Un jour, alors que Bernadette M. était plongée dans l’eau de source d’une piscine à douze degrés, une chaleur diffuse a parcouru son corps et la voix a murmuré : enlève tes appareils. Elle a lentement retiré le corset, l’attelle et le neurostimulateur. Le pied gauche était redressé. Elle a arrêté la morphine. Elle est partie marcher cinq kilomètres dans la forêt.
Un autre jour, elle a traversé le couloir jaune verdâtre du bureau des constatations médicales, elle s’est installée dans un des grands canapés de la salle d’attente. Elle a patienté, le temps qu’on lui a imposé.
Un jour de mai, il pleuvait fort, j’avais quitté l’hôtel de la Solitude pour parcourir la longue rue commerçante qui descend vers le Gave de Pau. Les pèlerins étaient rares, plusieurs devantures étaient tirées, les façades décrépites affichaient leur mélancolie sournoise. Dans une boutique de souvenirs, j’ai répondu au clin d’œil d’un Jésus dessiné en illusion d’optique, j’ai joué machinalement à retourner un stylo pour faire entrer puis sortir Bernadette S. de sa grotte, j’ai contemplé les gourdes en plastique à l’effigie de la Vierge Marie. Mais j’aurais tout inventé pour rencontrer le docteur de la grotte, pour qu’il me raconte les vies de ceux qui viennent le voir au bureau des constatations médicales.
Ce jour-là, le docteur F., allure impeccable, costume parfaitement coupé et cravate en soie, raccompagnait une Américaine qui s’adressait à lui pour une consultation médicale. Je suis interdit de consultation. C’est écrit dans mon contrat. Je ne reçois que des gens guéris. Mais Bernadette M. c’était une autre affaire. Enfoncée dans son canapé, elle tenait serrés contre elle les dossiers avec les papiers répondant à tous les critères : un pronostic grave, une guérison soudaine, instantanée, complète, durable, inexpliquée, les comptes rendus des experts, les examens complémentaires.

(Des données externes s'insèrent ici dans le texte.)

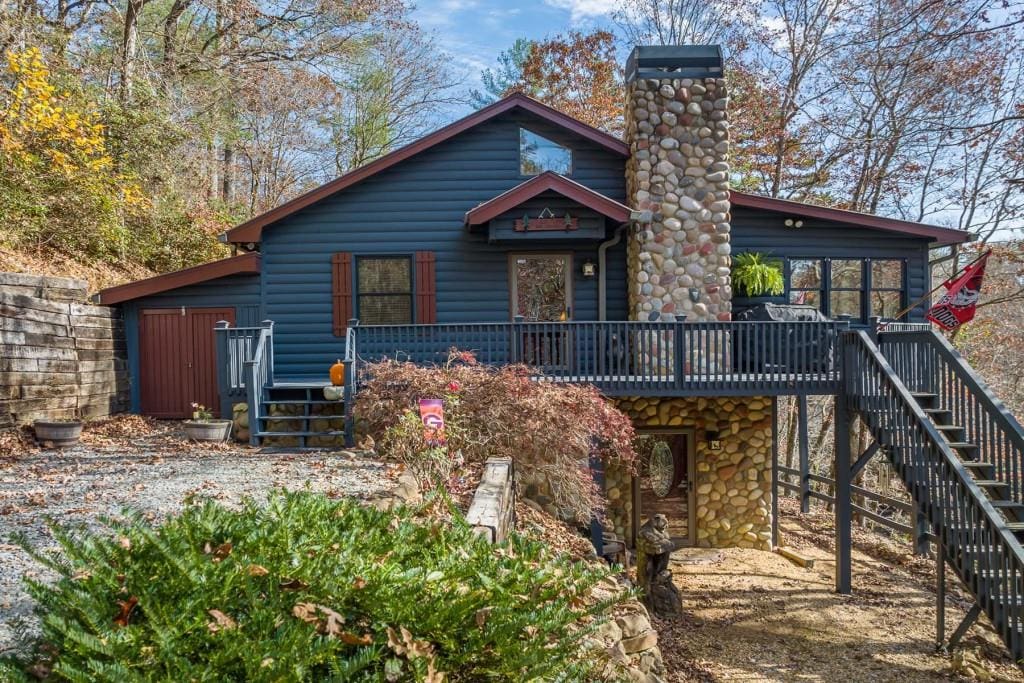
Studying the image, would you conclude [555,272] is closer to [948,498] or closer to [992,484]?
[948,498]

Elle avait attendu presque dix ans. Mais ce jour-là, le docteur est revenu avec le sourire. Il tenait son numéro 70. Il projetait en rêve le petit portrait encadré au-dessus de son bureau à côté des soixante neuf autres. Il n’avait pas hésité à franchir la frontière italienne, dix ans auparavant, pour affronter le cartésianisme français, pour dire, au nom de la science, qu’une guérison était inexpliquée. Ce jour-là, neuf psychiatres japonais l’attendaient aussi dans le couloir. Peu importe, il entendait déjà les pleurs du curé et la voix tremblante de l’évêque devant les journalistes ricanant.
Excellent, créatif et décalé. On aimerait connaître l’avant et l’après ce morceau de récit.
Merci Perle pour ces lectures fidèles. Pour l’avant et l’après, il faudrait vraiment que je rencontre ce médecin… Je n’ai pour source qu’un petit article de presse.